Which Spider-Man Is Stronger: Tobey Maguire or Tom Holland?
Although Spider-Man started as a comic book character, he has made his way to live-action video several times. I remember seeing him appear on The Electric Company in the 1970s for a short skit; it was cool but a little odd. In the modern era of live-action Spider-Man movies, we had the Tobey Maguire version, followed by Andrew Garfield’s turn, and finally the Tom Holland version that appears in the current Marvel Cinematic Universe. We got a chance to see all three in Spider-Man: No Way Home, which was great, plus a good excuse to answer the question of whether MJ could really hang on during one of Spidey’s swings.
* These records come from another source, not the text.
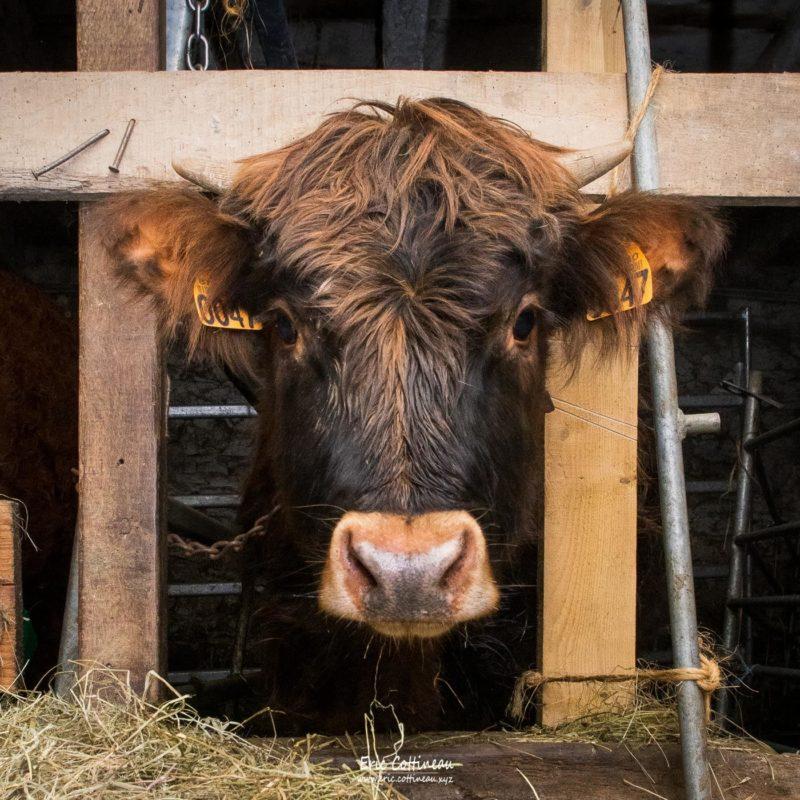 Oscar, veau croisé de 6 mois né à la ferme.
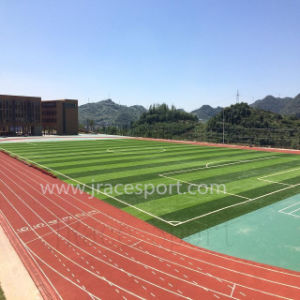 Iaaf Standard Athletic Spray Coat Tracks pictures & photos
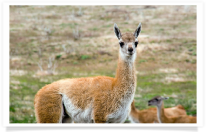 Guanaco Close-up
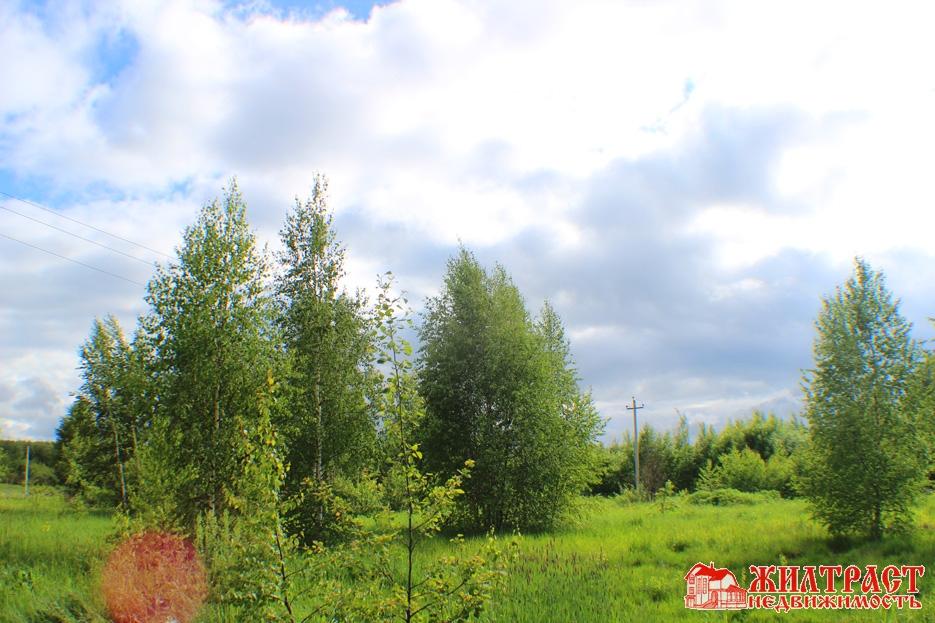 Московская область, Павлово-Посадский, Павловский Посад 8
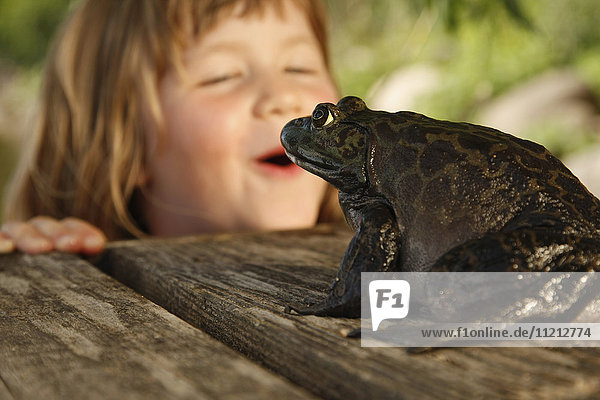 Young Girl Observe Large Bullfrog On The Dock on a Lake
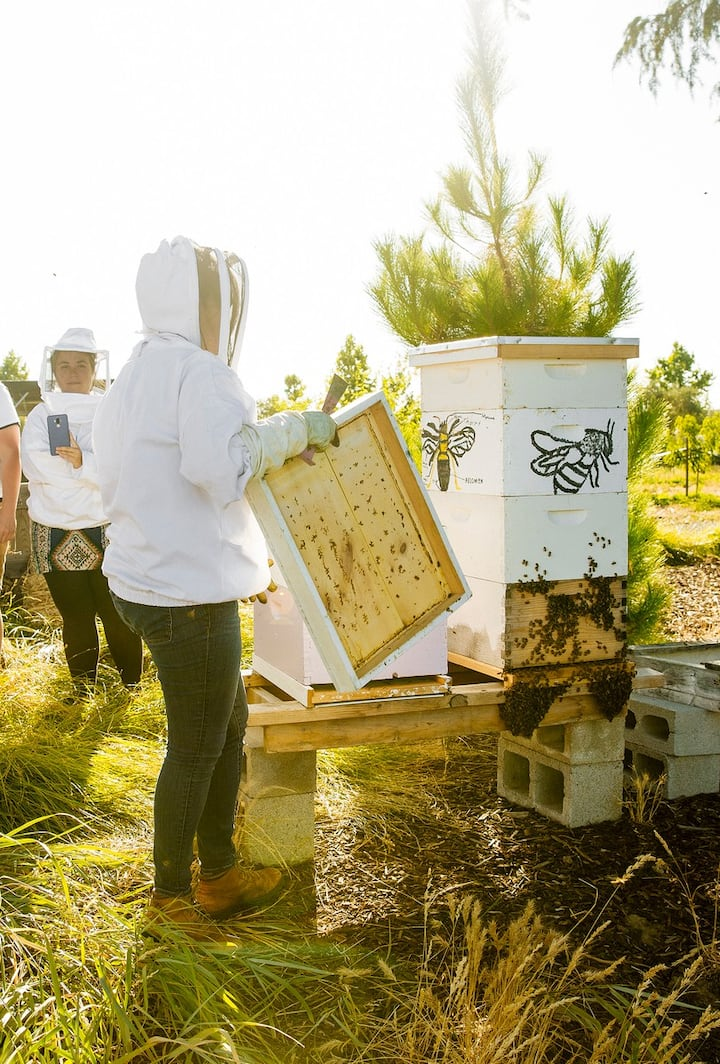 Opening the hive to see the honey bees.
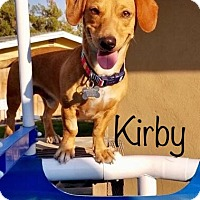 Adopt A Pet :: Kirby - Los Angeles, CA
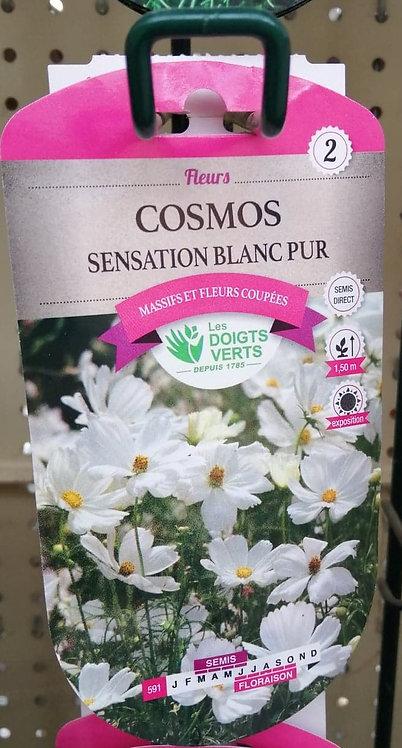 Cosmos sensation blanc pur n°2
But now it is time to ask an even tougher question: Which version of Spider-Man is the strongest? Let's compare the Maguire version in 2004’s Spider-Man 2 to the Holland version in 2017’s Spider-Man: Homecoming, since they perform similar actions: a test of strength that involves using Spidey’s webs to restrain a moving vehicle. Maguire’s Spider-Man stops a runaway subway train, and Holland’s uses webs to hold a splitting ferry together. (It would have been great to include Garfield’s version in this comparison, but there’s just not a scene that shows a similar feat of strength.)
Here's the situation in Maguire’s Spider-Man 2, which you can watch in this clip: After a battle with a bad guy, Spider-Man finds himself at the front of an out-of-control subway train. There are a bunch of people on the train, so he needs to save them. He attempts to slow the train by jamming his feet down onto the track, but that doesn't work. So he shoots some webs at the buildings on both sides of the track and holds on. The webs stretch and—spoiler alert—the plan works. Spidey stops the train.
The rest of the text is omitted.